Cinnamon sugar whole grain rice cakes with a thin spread of almond butter
Fresh fruit topped with wheat germ and a drizzle of honey
A smoothie made with coconut milk, banana and cocoa powder
Homemade applesauce or fruit puree
A warm baked banana topped with a tablespoon of peanut butter
Control Your Environment to Curb Binging
In addition to reframing the way you look at treats, it’s also important to control the environments you’re in as much as possible to set yourself up for success. For most of us, this will include home, work and social settings. By investing a bit of time into planning and eliminating temptations where possible, you’re less likely to sabotage your weight loss.
Since home is usually the easiest environment for you to control, limit the amount of treats you keep in the house. What’s more, be sure your cupboards are stocked with healthier options so you’re not constantly ordering delivery when you’re hungry.
At work, you can’t control the donuts your colleagues bring in or the catered lunch, so it’s important to plan ahead. Don’t rely on the office snack stash and reach for a cup of calming chamomile tea during high stress work days.
At social gatherings, question ingredients. Was that store-bought cupcake made with high fructose corn syrup? Is that cake full of artificial dyes? Consider these types of questions to help you think before you eat.
Choose sweets that are as fresh as possible, and when it’s a pitch-in, bring your own go-to sweet treats—fresh fruit is always a great treat for social gatherings.

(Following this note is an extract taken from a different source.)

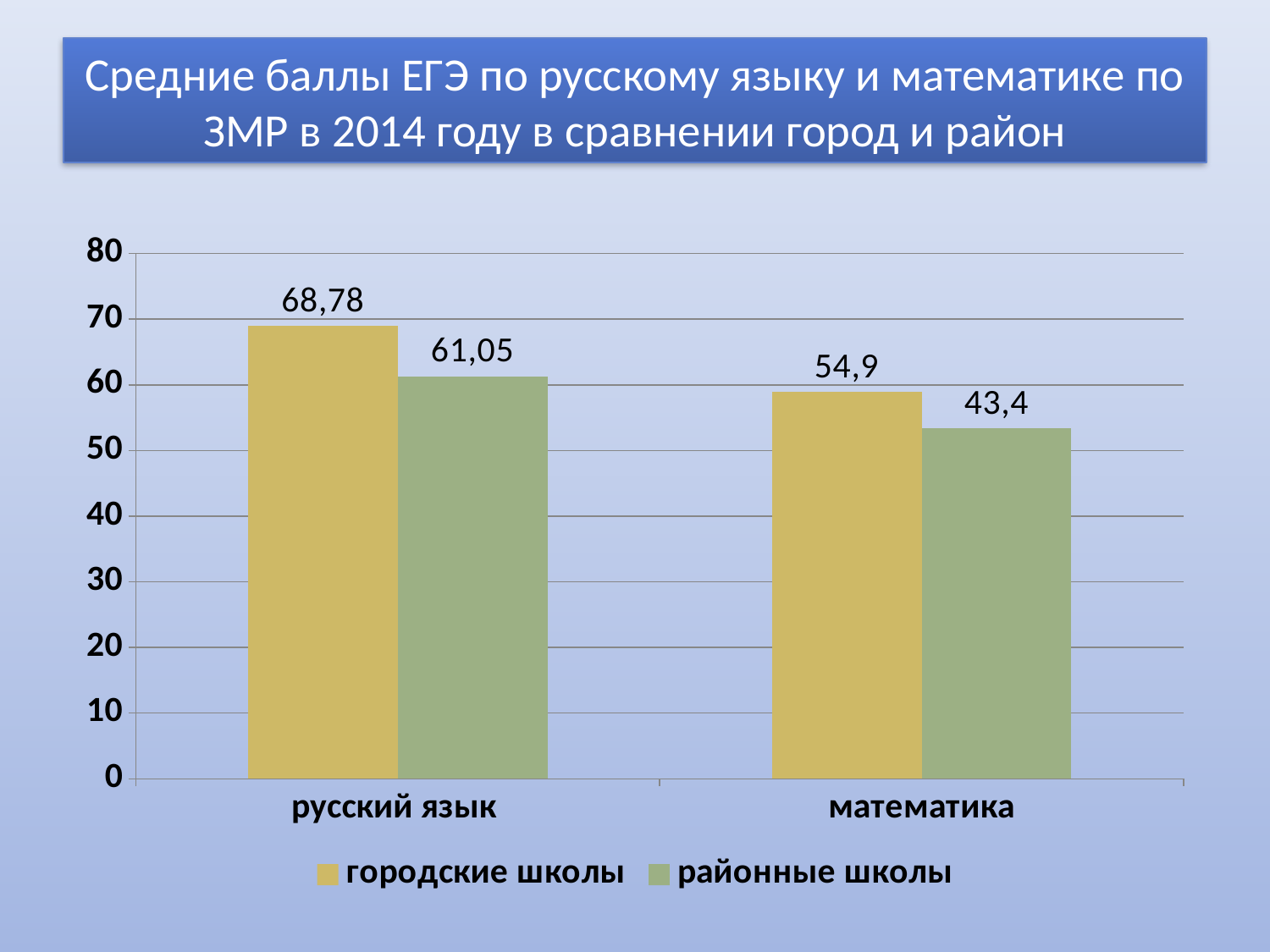
What kind of chart is shown on the slide? bar chart What is the value for районные школы in русский язык? 61,05 What is the difference between городские школы and районные школы in русский язык? 7,73 Which is larger: городские школы in математика or районные школы in русский язык? районные школы in русский язык How many categories are shown on the x axis? 2 What is the value for городские школы in русский язык? 68,78 Which bar has the highest value on the chart? городские школы, русский язык Which bar has the lowest value on the chart? районные школы, математика How many series does the legend list? 2 What is the difference between городские школы and районные школы in математика? 11,5 What is the value for районные школы in математика? 43,4 What is the value for городские школы in математика? 54,9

Of course, maintaining an overall healthy, nutrient-rich diet can head off many of those junk food cravings that can tank weight-loss efforts. In fact, those cravings may even mean that your body is trying to communicate that it needs something else.
Balanced meals and snacks can often offset the likelihood of major imbalances. When in doubt, go big with veggies—fresh or cooked vegetables can add bulk and nutrients that support feeling full. They also offer a boost of nutrients.